Teatro negli Emirati: From the sands to the clouds

Resoconto “Festival Fujairah” – EAU

di Tommaso Chimenti

FUJAIRAH ARTS FESTIVAL: “FROM SANDS TO THE CLOUDS”, TEATRO NEGLI EMIRATI

FUJAIRAH – La foschia è palpabile, netta, spessa e grigia, attaccata a queste piccole montagne rocciose e appuntite dietro la nostra visuale a fare da cornice. E’ l’umidità che la notte sale dal deserto di sabbia e dromedari e che la mattina fatica a defluire e sciogliersi rimanendo aggrappata a queste cime rare a queste latitudini. Gli Emirati Arabi Uniti sono sette e si sono coesi a fine 1971: una storia giovane. Tutti abbiamo sentito parlare di Abu Dhabi, per il circuito della Formula Uno o per la filiale del Louvre, o di Dubai per i grattacieli e il prossimo Expo 2020 (da ottobre ad aprile ’21). Un’esplosione economico-commerciale: fino agli anni ’30 la risorsa erano le perle fino alla scoperta del petrolio negli anni ’60 e questo boom edilizio e finanziario degli ultimi decenni che non accenna a calare.

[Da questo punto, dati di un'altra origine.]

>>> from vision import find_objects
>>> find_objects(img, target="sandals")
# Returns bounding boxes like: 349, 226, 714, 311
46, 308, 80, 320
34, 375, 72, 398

Essere al “Fujairah International Arts Festival” è un’importante occasione per conoscere questa parte d’Asia, le sue tradizioni e la sua voglia di aprirsi pur rimanendo fedele alle proprie origini. Il FIAF è un agglomerato di festival che include la musica, il teatro, le performance, l’arte, ed è alla sua terza edizione (biennale), mentre la parte del “Monodrama” (quella che maggiormente abbiamo seguito) ha dieci anni. Il Festival di Fujairah (20-28 febbraio) si svolge tra l’omonima città, a circa un’ora da Dubai, e la città di Dibba al confine con la punta nord distaccata dell’Oman. Dibba e Fujairah distano più di un’ora d’auto.

Le strade sono lingue d’asfalto scorrevoli, piatte e lisce che tagliano la sabbia bianca ai bordi che un leggero vento porta sulla carreggiata. L’aria condizionata è a livelli freezer in ogni spazio al chiuso, palazzi, teatri, macchine. L’Emirato di Fujairah è quello meno popolato (130.000 abitanti) e l’unico dei sette che si affaccia non sul Golfo ma sull’Oceano Indiano. La marea si ritira velocemente e lascia sulla riva jellyfish (un bellissimo termine inglese per chiamare le meduse), razze, infinite conchiglie bianche striate. Senza la disinfestazione delle sei di pomeriggio, effettuata con le piccole macchine da caddy del golf che ingolfano l’aria per cinque minuti (non fa così bene respirare lì nei dintorni in quei momenti), gli insetti e i mosquitos avrebbero la meglio. I gabbiani sono dello stesso colore delle tante cornacchie che incessanti cantano, urlano, comunicano, starnazzano da una palma all’altra. Per raggiungere i luoghi dove si svolgono gli spettacoli lo scenario che ci si apre davanti è contraddittorio: sorte di campi profughi con roulotte o tende e alle loro spalle alberghi a cinque stelle costellati di marmo, imponenti svettano sul mare, ville recintate e negozietti a fianco di terra battuta che principalmente vendono frutta o piatti tipici.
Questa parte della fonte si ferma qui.